Злобными детьми взялись мы за оружие, не заметив, что оно - не игрушечное.
Однажды наводчик миномета, стоявшего за селом на холме, отлучился. Пришедшие
ему на смену бойцы оказались неопытными, а миномет - ворованным.
На миномете отсутствовал предохранитель от двойного заряжания.
Дело в том, что мина, опущенная в ствол, иногда спускается вниз, но не
вылетает тут же, наколовшись на боек. Она остается внутри.
Я не знаю, отчего это происходит. То ли украинский или русский парень, стоя
за токарным станком, не выдерживает размер. Может, что-то случается с
зарядом.
Для таких случаев на ствол надевается кольцо из черного металла, с флажком,
предупреждающим опускание второй мины в ствол.
Однако миномет был украден в какой-то воинской части, и предохранителя не
было.
Две мины одновременно рванули в стволе, и по серому облачку на холме я
догадался, что двое небритых крестьян перестали существовать.
И скоро об этом забыли все, но я был этому свидетелем.
Чашин нарушил мое одиночество. Вот в чем дело. И теперь мне тяжело думать о
любви.

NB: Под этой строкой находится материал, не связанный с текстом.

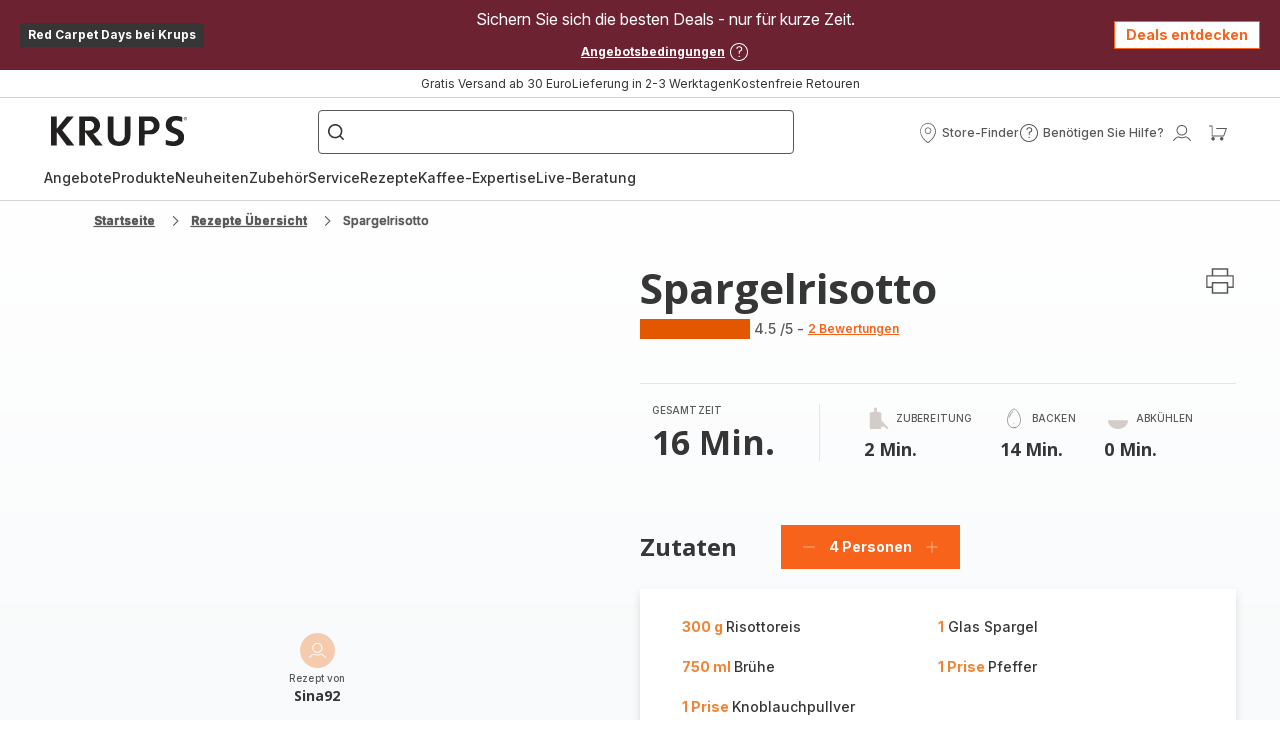

--- FILE ---
content_type: image/svg+xml; charset=utf-8
request_url: https://twicpics.krups.de/https://sebplatform.api.groupe-seb.com/statics/1df191d0-7efb-11e5-b423-005056bf6c29?w=1920&fit=scale&twic=v1/output=preview
body_size: 2753
content:
<svg xmlns="http://www.w3.org/2000/svg" width="600" height="600"><filter id="f" color-interpolation-filters="sRGB"><feGaussianBlur stdDeviation="24"/><feComponentTransfer><feFuncA type="table" tableValues="1 1"/></feComponentTransfer></filter><image xmlns:f="http://www.w3.org/1999/xlink" preserveAspectRatio="none" width="600" height="600" filter="url(#f)" f:href="[data-uri]"/></svg>

--- FILE ---
content_type: image/svg+xml; charset=utf-8
request_url: https://twicpics.krups.de/https://sebplatform.api.groupe-seb.com/statics/9ce6f441-2ebf-49d2-9a5c-d8aa8e1566bd.jpeg?w=1920&fit=scale&twic=v1/output=preview
body_size: 2629
content:
<svg xmlns="http://www.w3.org/2000/svg" width="1920" height="2560"><filter id="f" color-interpolation-filters="sRGB"><feGaussianBlur stdDeviation="88.681007"/><feComponentTransfer><feFuncA type="table" tableValues="1 1"/></feComponentTransfer></filter><image xmlns:f="http://www.w3.org/1999/xlink" preserveAspectRatio="none" width="1920" height="2560" filter="url(#f)" f:href="[data-uri]"/></svg>

--- FILE ---
content_type: image/svg+xml; charset=utf-8
request_url: https://twicpics.krups.de/https://sebplatform.api.groupe-seb.com/statics/6dc1e704-c8a7-4775-ab63-e732b008f7e8.jpeg?w=1920&fit=scale&twic=v1/output=preview
body_size: 2563
content:
<svg xmlns="http://www.w3.org/2000/svg" width="1920" height="1440"><filter id="f" color-interpolation-filters="sRGB"><feGaussianBlur stdDeviation="66.51075"/><feComponentTransfer><feFuncA type="table" tableValues="1 1"/></feComponentTransfer></filter><image xmlns:f="http://www.w3.org/1999/xlink" preserveAspectRatio="none" width="1920" height="1440" filter="url(#f)" f:href="[data-uri]"/></svg>

--- FILE ---
content_type: image/svg+xml
request_url: https://www.krups.de/assets/icons/commons/icon-program-type.svg
body_size: -44
content:
<svg xmlns="http://www.w3.org/2000/svg">
  <symbol id="icon-program-type" viewBox="0 0 20 20">
    <path d="M4.375 0c-2.071 0-3.75 1.959-3.75 4.375 0 2.069 1.231 3.802 2.885 4.258l-0.621 10.12c-0.042 0.686 0.486 1.248 1.173 1.248h0.625c0.688 0 1.216-0.561 1.173-1.248l-0.621-10.12c1.654-0.456 2.885-2.189 2.885-4.258 0-2.416-1.679-4.375-3.75-4.375zM16.979 0l-1.042 6.25h-0.781l-0.521-6.25h-0.521l-0.521 6.25h-0.781l-1.042-6.25h-0.521v8.125c0 0.345 0.28 0.625 0.625 0.625h1.628l-0.614 10.002c-0.042 0.686 0.486 1.248 1.173 1.248h0.625c0.688 0 1.216-0.561 1.173-1.248l-0.614-10.002h1.628c0.345 0 0.625-0.28 0.625-0.625v-8.125h-0.521z"></path>
  </symbol>
</svg>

Я ненавидел тупую мерзость войны, когда она превращает мир в танковый
выхлоп и стреляные гильзы, и поэтому-то уже не получалось думать про любовь,
а выходило лишь про эту мерзость.
"Война не пришла в наш дом, - повторял я. - Мы сами привели ее за руку. И
никуда от нее не деться".
Ветер жил в моей комнате, и снова скрипел стол. Мошкара стучала в стекло,
негромко работал соседский приемник, и в синкопированный ритм вплетался
вкрадчивый голос неизвестной мне француженки.